Your task:
Please reproduce the following records exactly as they appear.

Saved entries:
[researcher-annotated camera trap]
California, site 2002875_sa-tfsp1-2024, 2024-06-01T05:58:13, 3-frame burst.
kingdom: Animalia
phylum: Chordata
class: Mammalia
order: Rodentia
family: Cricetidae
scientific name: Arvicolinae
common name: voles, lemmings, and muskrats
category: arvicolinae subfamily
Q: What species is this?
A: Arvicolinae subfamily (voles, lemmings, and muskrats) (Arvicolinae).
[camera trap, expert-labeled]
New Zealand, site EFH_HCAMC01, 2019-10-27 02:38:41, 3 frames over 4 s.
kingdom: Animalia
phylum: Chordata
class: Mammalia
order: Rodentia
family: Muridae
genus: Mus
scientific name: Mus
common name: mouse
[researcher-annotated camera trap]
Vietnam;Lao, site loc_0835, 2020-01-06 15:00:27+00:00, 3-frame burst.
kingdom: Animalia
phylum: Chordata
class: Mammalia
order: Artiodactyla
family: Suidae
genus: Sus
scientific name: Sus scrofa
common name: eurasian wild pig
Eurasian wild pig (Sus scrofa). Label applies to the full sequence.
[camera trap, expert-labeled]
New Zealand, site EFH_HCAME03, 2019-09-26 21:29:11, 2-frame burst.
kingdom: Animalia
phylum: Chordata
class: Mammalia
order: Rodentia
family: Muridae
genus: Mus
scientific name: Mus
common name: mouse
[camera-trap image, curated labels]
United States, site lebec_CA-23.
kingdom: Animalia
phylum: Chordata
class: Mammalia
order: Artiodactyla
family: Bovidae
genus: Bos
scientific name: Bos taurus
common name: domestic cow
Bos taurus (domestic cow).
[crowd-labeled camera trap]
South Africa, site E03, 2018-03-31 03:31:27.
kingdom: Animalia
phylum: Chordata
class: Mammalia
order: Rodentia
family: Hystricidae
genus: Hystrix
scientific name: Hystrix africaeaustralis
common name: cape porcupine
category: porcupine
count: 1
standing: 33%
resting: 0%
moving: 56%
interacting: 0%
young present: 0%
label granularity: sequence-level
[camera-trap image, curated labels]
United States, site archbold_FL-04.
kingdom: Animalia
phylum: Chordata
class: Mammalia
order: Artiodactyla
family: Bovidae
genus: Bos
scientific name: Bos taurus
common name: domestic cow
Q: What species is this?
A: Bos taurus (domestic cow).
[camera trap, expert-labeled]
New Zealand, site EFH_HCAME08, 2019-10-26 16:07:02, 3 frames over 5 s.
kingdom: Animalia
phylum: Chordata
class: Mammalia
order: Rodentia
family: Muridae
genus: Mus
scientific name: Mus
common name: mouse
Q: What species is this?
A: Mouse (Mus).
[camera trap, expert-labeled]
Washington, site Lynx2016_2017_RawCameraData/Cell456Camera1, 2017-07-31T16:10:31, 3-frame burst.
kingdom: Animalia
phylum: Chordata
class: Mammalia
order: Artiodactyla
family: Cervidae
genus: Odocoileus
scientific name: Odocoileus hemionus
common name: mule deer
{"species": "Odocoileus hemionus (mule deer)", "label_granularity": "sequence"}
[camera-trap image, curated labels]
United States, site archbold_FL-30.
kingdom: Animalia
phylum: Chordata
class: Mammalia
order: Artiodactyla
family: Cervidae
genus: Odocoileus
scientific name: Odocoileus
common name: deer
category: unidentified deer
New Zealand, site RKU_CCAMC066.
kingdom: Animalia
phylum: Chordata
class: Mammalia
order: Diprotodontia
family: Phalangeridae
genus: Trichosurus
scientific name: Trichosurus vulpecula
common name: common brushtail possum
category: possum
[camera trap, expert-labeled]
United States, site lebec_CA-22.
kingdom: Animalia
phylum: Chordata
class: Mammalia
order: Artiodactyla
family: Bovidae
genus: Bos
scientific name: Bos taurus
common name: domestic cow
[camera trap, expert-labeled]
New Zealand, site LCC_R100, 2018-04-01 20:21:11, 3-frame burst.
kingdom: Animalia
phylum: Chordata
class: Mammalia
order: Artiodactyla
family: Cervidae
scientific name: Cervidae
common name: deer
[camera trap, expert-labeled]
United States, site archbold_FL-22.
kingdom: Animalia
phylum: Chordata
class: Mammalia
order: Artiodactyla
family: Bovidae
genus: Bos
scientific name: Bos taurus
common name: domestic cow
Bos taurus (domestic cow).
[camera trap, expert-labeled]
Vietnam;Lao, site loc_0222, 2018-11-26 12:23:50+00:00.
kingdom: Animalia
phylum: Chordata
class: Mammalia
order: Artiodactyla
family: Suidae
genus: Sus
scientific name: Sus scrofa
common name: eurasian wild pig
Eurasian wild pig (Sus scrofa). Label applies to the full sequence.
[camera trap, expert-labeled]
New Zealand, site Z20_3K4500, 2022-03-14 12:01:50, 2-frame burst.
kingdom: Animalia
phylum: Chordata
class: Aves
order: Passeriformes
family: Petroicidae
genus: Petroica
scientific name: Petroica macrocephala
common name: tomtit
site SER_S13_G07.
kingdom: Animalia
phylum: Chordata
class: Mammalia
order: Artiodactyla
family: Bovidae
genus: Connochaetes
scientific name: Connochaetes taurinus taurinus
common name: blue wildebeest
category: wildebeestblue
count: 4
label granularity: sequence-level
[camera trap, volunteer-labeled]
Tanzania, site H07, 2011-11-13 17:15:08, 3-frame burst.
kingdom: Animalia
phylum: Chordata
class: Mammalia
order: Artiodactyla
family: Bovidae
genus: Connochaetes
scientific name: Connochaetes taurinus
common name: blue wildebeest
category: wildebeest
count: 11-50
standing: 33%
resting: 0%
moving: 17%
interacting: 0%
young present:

Answer section:
[researcher-annotated camera trap]
California, site 2002875_sa-tfsp1-2024, 2024-06-01T05:58:13, 3-frame burst.
kingdom: Animalia
phylum: Chordata
class: Mammalia
order: Rodentia
family: Cricetidae
scientific name: Arvicolinae
common name: voles, lemmings, and muskrats
category: arvicolinae subfamily
Q: What species is this?
A: Arvicolinae subfamily (voles, lemmings, and muskrats) (Arvicolinae).
[camera trap, expert-labeled]
New Zealand, site EFH_HCAMC01, 2019-10-27 02:38:41, 3 frames over 4 s.
kingdom: Animalia
phylum: Chordata
class: Mammalia
order: Rodentia
family: Muridae
genus: Mus
scientific name: Mus
common name: mouse
[researcher-annotated camera trap]
Vietnam;Lao, site loc_0835, 2020-01-06 15:00:27+00:00, 3-frame burst.
kingdom: Animalia
phylum: Chordata
class: Mammalia
order: Artiodactyla
family: Suidae
genus: Sus
scientific name: Sus scrofa
common name: eurasian wild pig
Eurasian wild pig (Sus scrofa). Label applies to the full sequence.
[camera trap, expert-labeled]
New Zealand, site EFH_HCAME03, 2019-09-26 21:29:11, 2-frame burst.
kingdom: Animalia
phylum: Chordata
class: Mammalia
order: Rodentia
family: Muridae
genus: Mus
scientific name: Mus
common name: mouse
[camera-trap image, curated labels]
United States, site lebec_CA-23.
kingdom: Animalia
phylum: Chordata
class: Mammalia
order: Artiodactyla
family: Bovidae
genus: Bos
scientific name: Bos taurus
common name: domestic cow
Bos taurus (domestic cow).
[crowd-labeled camera trap]
South Africa, site E03, 2018-03-31 03:31:27.
kingdom: Animalia
phylum: Chordata
class: Mammalia
order: Rodentia
family: Hystricidae
genus: Hystrix
scientific name: Hystrix africaeaustralis
common name: cape porcupine
category: porcupine
count: 1
standing: 33%
resting: 0%
moving: 56%
interacting: 0%
young present: 0%
label granularity: sequence-level
[camera-trap image, curated labels]
United States, site archbold_FL-04.
kingdom: Animalia
phylum: Chordata
class: Mammalia
order: Artiodactyla
family: Bovidae
genus: Bos
scientific name: Bos taurus
common name: domestic cow
Q: What species is this?
A: Bos taurus (domestic cow).
[camera trap, expert-labeled]
New Zealand, site EFH_HCAME08, 2019-10-26 16:07:02, 3 frames over 5 s.
kingdom: Animalia
phylum: Chordata
class: Mammalia
order: Rodentia
family: Muridae
genus: Mus
scientific name: Mus
common name: mouse
Q: What species is this?
A: Mouse (Mus).
[camera trap, expert-labeled]
Washington, site Lynx2016_2017_RawCameraData/Cell456Camera1, 2017-07-31T16:10:31, 3-frame burst.
kingdom: Animalia
phylum: Chordata
class: Mammalia
order: Artiodactyla
family: Cervidae
genus: Odocoileus
scientific name: Odocoileus hemionus
common name: mule deer
{"species": "Odocoileus hemionus (mule deer)", "label_granularity": "sequence"}
[camera-trap image, curated labels]
United States, site archbold_FL-30.
kingdom: Animalia
phylum: Chordata
class: Mammalia
order: Artiodactyla
family: Cervidae
genus: Odocoileus
scientific name: Odocoileus
common name: deer
category: unidentified deer
New Zealand, site RKU_CCAMC066.
kingdom: Animalia
phylum: Chordata
class: Mammalia
order: Diprotodontia
family: Phalangeridae
genus: Trichosurus
scientific name: Trichosurus vulpecula
common name: common brushtail possum
category: possum
[camera trap, expert-labeled]
United States, site lebec_CA-22.
kingdom: Animalia
phylum: Chordata
class: Mammalia
order: Artiodactyla
family: Bovidae
genus: Bos
scientific name: Bos taurus
common name: domestic cow
[camera trap, expert-labeled]
New Zealand, site LCC_R100, 2018-04-01 20:21:11, 3-frame burst.
kingdom: Animalia
phylum: Chordata
class: Mammalia
order: Artiodactyla
family: Cervidae
scientific name: Cervidae
common name: deer
[camera trap, expert-labeled]
United States, site archbold_FL-22.
kingdom: Animalia
phylum: Chordata
class: Mammalia
order: Artiodactyla
family: Bovidae
genus: Bos
scientific name: Bos taurus
common name: domestic cow
Bos taurus (domestic cow).
[camera trap, expert-labeled]
Vietnam;Lao, site loc_0222, 2018-11-26 12:23:50+00:00.
kingdom: Animalia
phylum: Chordata
class: Mammalia
order: Artiodactyla
family: Suidae
genus: Sus
scientific name: Sus scrofa
common name: eurasian wild pig
Eurasian wild pig (Sus scrofa). Label applies to the full sequence.
[camera trap, expert-labeled]
New Zealand, site Z20_3K4500, 2022-03-14 12:01:50, 2-frame burst.
kingdom: Animalia
phylum: Chordata
class: Aves
order: Passeriformes
family: Petroicidae
genus: Petroica
scientific name: Petroica macrocephala
common name: tomtit
site SER_S13_G07.
kingdom: Animalia
phylum: Chordata
class: Mammalia
order: Artiodactyla
family: Bovidae
genus: Connochaetes
scientific name: Connochaetes taurinus taurinus
common name: blue wildebeest
category: wildebeestblue
count: 4
label granularity: sequence-level
[camera trap, volunteer-labeled]
Tanzania, site H07, 2011-11-13 17:15:08, 3-frame burst.
kingdom: Animalia
phylum: Chordata
class: Mammalia
order: Artiodactyla
family: Bovidae
genus: Connochaetes
scientific name: Connochaetes taurinus
common name: blue wildebeest
category: wildebeest
count: 11-50
standing: 33%
resting: 0%
moving: 17%
interacting: 0%
young present:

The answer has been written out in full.